High winds and dry conditions were the likely causes of a combine fire north of Morrill on Sunday, Nov. 15.
Ron Sittner was out in his combine bringing in the last of the corn. His daughter Amy and her husband Charles Banghart were at the end of the field setting up the electric fence.
Charles saw the fire from the road, and the couple raced back over to where Sittnerr was combining.
“We rushed over there, hoping my dad had gotten out of the cab,” Amy said. “Because that (fire) moves pretty quick, and we got over there, and luckily he was standing in the field away from the combine.”
The Morrill Volunteer Fire and Rescue were dispatched at 2:30 p.m. to the fire north of Morril on County Rd B.

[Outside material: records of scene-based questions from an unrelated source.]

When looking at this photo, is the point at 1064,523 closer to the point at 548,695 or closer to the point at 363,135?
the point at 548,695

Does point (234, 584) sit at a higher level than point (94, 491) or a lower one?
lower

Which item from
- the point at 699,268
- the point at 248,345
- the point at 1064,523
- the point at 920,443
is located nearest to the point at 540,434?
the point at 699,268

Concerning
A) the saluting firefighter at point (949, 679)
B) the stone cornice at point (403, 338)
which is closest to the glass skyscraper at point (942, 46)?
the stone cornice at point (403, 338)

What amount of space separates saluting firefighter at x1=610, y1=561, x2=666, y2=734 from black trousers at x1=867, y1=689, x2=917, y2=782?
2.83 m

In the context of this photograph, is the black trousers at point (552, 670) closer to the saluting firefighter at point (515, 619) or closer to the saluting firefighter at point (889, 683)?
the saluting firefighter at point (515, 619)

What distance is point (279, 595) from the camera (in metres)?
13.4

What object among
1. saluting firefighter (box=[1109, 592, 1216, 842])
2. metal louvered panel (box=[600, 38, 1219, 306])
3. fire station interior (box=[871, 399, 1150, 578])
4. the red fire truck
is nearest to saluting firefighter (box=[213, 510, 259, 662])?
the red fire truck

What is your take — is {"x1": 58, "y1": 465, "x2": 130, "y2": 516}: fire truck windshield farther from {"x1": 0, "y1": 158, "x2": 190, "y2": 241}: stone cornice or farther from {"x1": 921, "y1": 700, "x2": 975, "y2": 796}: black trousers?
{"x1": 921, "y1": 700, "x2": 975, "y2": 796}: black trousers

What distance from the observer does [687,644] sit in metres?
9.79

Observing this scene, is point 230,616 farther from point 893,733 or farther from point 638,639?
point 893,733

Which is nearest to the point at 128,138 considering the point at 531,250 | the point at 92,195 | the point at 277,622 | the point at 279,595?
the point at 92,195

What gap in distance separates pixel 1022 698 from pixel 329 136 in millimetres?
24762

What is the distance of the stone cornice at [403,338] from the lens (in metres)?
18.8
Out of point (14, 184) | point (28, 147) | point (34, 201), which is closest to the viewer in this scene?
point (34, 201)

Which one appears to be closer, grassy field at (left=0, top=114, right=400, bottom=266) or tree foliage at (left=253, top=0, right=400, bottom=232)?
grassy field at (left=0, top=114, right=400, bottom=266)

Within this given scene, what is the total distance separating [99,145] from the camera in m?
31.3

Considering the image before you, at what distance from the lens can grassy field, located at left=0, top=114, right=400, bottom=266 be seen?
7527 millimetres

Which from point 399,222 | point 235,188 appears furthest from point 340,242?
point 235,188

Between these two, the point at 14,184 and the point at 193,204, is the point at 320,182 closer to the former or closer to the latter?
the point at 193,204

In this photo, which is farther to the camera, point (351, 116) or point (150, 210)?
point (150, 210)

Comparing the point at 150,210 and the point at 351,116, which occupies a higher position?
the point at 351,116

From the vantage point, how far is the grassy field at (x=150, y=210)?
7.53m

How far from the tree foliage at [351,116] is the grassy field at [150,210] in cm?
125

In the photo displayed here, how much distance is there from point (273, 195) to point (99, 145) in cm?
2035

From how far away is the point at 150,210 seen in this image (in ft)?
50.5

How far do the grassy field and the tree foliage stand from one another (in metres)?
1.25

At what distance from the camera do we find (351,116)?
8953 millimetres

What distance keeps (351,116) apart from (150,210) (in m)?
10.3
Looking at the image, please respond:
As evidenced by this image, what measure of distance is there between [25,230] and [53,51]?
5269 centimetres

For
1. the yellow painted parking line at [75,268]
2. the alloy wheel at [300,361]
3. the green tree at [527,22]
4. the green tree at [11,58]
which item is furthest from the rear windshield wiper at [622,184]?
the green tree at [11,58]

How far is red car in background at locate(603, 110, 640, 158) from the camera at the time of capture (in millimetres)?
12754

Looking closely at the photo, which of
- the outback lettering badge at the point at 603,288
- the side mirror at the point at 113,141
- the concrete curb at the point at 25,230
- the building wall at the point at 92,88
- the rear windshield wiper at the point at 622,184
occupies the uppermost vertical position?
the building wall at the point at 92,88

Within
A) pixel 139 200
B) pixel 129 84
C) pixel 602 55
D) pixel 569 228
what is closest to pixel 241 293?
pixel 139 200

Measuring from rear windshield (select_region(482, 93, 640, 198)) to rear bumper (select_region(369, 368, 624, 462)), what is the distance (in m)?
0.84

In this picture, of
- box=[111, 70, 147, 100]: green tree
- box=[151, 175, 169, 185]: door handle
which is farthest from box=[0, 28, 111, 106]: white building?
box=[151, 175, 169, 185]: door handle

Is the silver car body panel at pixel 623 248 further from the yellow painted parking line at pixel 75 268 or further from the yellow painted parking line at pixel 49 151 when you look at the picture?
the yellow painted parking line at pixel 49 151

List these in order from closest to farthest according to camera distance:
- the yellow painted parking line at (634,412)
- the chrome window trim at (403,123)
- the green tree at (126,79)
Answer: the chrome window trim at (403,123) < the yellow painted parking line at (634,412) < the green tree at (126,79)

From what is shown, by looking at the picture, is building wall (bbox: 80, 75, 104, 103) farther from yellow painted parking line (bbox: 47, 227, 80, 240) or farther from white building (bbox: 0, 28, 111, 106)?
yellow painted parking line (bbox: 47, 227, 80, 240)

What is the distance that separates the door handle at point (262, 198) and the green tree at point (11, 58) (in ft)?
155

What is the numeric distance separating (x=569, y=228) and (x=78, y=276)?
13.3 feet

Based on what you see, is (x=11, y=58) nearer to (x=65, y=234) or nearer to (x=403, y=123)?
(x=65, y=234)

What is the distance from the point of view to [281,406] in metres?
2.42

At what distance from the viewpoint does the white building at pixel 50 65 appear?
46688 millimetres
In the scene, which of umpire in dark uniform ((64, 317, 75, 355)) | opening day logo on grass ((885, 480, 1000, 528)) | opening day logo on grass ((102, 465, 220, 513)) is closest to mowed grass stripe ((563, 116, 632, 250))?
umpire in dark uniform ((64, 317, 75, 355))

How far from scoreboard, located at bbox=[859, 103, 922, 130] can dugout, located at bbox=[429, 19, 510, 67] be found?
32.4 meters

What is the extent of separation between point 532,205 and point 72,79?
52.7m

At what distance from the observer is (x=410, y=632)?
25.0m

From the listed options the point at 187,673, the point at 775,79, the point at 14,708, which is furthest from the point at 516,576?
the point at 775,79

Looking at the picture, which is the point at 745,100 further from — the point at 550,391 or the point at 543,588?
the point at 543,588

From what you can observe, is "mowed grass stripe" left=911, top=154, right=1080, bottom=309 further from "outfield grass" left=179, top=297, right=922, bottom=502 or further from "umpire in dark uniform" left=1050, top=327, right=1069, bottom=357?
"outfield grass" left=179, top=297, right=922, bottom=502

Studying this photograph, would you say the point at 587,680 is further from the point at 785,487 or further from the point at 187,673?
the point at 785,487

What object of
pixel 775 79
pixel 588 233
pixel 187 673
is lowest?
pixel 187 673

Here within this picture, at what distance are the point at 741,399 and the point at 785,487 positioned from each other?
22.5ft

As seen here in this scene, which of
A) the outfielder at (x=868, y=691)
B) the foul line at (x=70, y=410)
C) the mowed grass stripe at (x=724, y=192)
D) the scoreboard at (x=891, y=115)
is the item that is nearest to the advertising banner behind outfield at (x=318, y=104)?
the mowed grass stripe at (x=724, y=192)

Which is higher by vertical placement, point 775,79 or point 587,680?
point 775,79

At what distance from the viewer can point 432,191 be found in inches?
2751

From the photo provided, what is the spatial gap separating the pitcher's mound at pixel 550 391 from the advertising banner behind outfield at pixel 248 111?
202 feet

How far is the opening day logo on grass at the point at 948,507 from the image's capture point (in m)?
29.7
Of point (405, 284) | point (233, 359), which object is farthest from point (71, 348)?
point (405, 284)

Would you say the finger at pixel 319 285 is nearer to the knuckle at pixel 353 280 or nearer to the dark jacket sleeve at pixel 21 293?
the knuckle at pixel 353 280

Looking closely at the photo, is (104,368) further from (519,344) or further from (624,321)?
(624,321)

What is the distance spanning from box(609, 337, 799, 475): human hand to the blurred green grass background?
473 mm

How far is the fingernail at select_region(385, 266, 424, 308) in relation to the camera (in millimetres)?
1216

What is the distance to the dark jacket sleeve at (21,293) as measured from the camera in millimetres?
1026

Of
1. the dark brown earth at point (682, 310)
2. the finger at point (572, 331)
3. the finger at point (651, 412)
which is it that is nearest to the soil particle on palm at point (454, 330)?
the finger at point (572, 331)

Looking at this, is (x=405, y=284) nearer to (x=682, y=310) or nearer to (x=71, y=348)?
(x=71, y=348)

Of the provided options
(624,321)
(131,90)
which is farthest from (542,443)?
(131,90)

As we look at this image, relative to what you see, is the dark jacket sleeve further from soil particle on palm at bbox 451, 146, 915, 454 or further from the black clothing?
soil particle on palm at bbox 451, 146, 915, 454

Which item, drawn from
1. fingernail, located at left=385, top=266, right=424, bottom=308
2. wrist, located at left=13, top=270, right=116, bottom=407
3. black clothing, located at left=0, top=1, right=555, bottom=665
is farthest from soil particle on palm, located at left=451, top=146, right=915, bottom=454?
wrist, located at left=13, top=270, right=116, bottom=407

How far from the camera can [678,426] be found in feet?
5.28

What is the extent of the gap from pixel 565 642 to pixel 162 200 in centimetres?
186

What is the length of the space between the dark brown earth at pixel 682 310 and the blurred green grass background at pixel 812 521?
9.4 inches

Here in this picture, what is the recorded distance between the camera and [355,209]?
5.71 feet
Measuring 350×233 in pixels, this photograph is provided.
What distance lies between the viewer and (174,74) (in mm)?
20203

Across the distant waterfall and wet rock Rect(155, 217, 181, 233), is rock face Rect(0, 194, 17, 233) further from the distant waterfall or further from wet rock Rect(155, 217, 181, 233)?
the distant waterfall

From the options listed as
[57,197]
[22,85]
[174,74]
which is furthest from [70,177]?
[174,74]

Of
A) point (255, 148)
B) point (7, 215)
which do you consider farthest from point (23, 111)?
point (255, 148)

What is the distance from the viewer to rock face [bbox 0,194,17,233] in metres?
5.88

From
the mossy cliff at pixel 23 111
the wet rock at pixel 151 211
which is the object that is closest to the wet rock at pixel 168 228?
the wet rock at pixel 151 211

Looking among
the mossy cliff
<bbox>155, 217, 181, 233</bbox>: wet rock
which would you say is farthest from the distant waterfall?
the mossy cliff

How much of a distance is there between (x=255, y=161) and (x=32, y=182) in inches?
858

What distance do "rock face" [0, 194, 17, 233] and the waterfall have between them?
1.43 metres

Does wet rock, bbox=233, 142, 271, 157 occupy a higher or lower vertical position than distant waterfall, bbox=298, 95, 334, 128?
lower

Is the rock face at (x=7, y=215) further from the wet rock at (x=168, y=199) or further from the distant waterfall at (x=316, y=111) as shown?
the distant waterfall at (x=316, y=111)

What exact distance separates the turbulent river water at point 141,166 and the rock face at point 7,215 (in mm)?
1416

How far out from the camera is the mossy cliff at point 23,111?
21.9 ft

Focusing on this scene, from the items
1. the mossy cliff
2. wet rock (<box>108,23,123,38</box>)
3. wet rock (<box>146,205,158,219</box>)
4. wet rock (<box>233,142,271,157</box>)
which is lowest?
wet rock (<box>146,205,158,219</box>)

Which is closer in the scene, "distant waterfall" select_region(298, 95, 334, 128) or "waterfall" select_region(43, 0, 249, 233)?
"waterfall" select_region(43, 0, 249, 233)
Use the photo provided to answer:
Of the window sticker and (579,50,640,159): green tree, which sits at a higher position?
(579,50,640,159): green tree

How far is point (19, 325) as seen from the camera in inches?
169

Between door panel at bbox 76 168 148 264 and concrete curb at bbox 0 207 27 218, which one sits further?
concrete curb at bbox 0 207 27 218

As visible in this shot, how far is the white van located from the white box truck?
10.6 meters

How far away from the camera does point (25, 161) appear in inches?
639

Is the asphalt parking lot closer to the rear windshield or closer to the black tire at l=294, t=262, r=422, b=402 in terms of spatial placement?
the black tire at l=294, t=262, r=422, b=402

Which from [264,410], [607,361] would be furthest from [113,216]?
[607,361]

“They (fire crew) had it knocked down pretty quick within five minutes,” said Morrill Volunteer Fire and Rescue Fire Cheif Matt Hinman. “Then just continued to monitor for hot spots and made sure everything cooled down and wouldn’t rekindle.”
The combine was traveling east to west. According to the National Weather Service, winds were gusting winds up to 44 mph, coming from the northwest.
Hinman said it’s likely the cornhusks and stalks got up under the manifold with the high winds and eventually sparked the fire.
The family still has about 70 acres left of corn to harvest, and the combine is probably a total loss.